ドアを開けると赤司様がいました 29

「赤司はいねーんだな?」
 青峰がキョロキョロする。
「うん……まだ帰って来てないんだ……」
「それはオレも既にわかってたことだけどよー……さつき、赤司知らねー?」
「待って。今電話する」
 桃井サンが赤司に電話してる。そうか……本来ならオレがしなきゃいけないことなんだ。ごめんね、桃井サン。
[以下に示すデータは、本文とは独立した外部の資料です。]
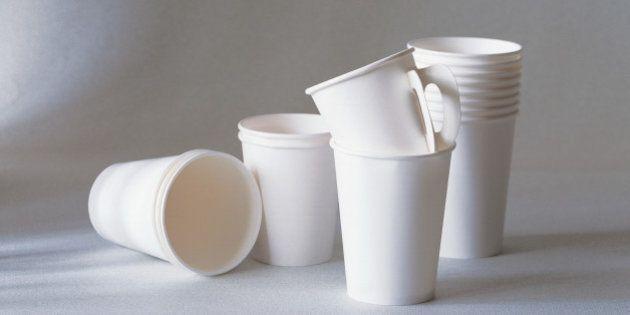 Francia, primer país del mundo en prohibir los vasos de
「――赤司君……泣いてる……光樹を、あっ、違った、降旗君を傷つけたとか何とか言って……」
 そんな……傷つけたのはオレの方なのに……。
「もうこの部屋には帰って来れないって……泣いてる……」
 そんなことない!
「貸して!」
 ――オレは桃井サンからスマホを取り上げる。
「赤司――赤司、ごめん。キミの好きな湯豆腐作って待ってるから……帰って来て……」
 ガチャン! ツー、ツー……。
 切れちゃった……。ごめん、赤司、ごめん……! 今回はオレの方が悪い。何べんでも謝るから、だから、帰って来て――! 赤司とオレの、この部屋に。赤司のにおいというか、存在感のまだ残っているこの部屋に。
「オレ、赤司を探す!」
「ええっ?! でも、もうこんな時間ですよ」
「――まだこんな時間だ! それに……オレは赤司といたい……。まだ、赤司と暮らしていたい。赤司と喧嘩別れした――ううん、オレが一方的に悪いんだけど……こんな結末は嫌なんだ」
「そうか……フリ、座れ。話がある」
 青峰が低い声で命じた。
「赤司に関する話?」
 オレは、赤司のことしか頭にないようだった。青峰が頷く。
「――そうだ」
 何だろう。青峰は赤司と付き合いが長いから、赤司のこと、よく知ってんのかな。――オレは座った。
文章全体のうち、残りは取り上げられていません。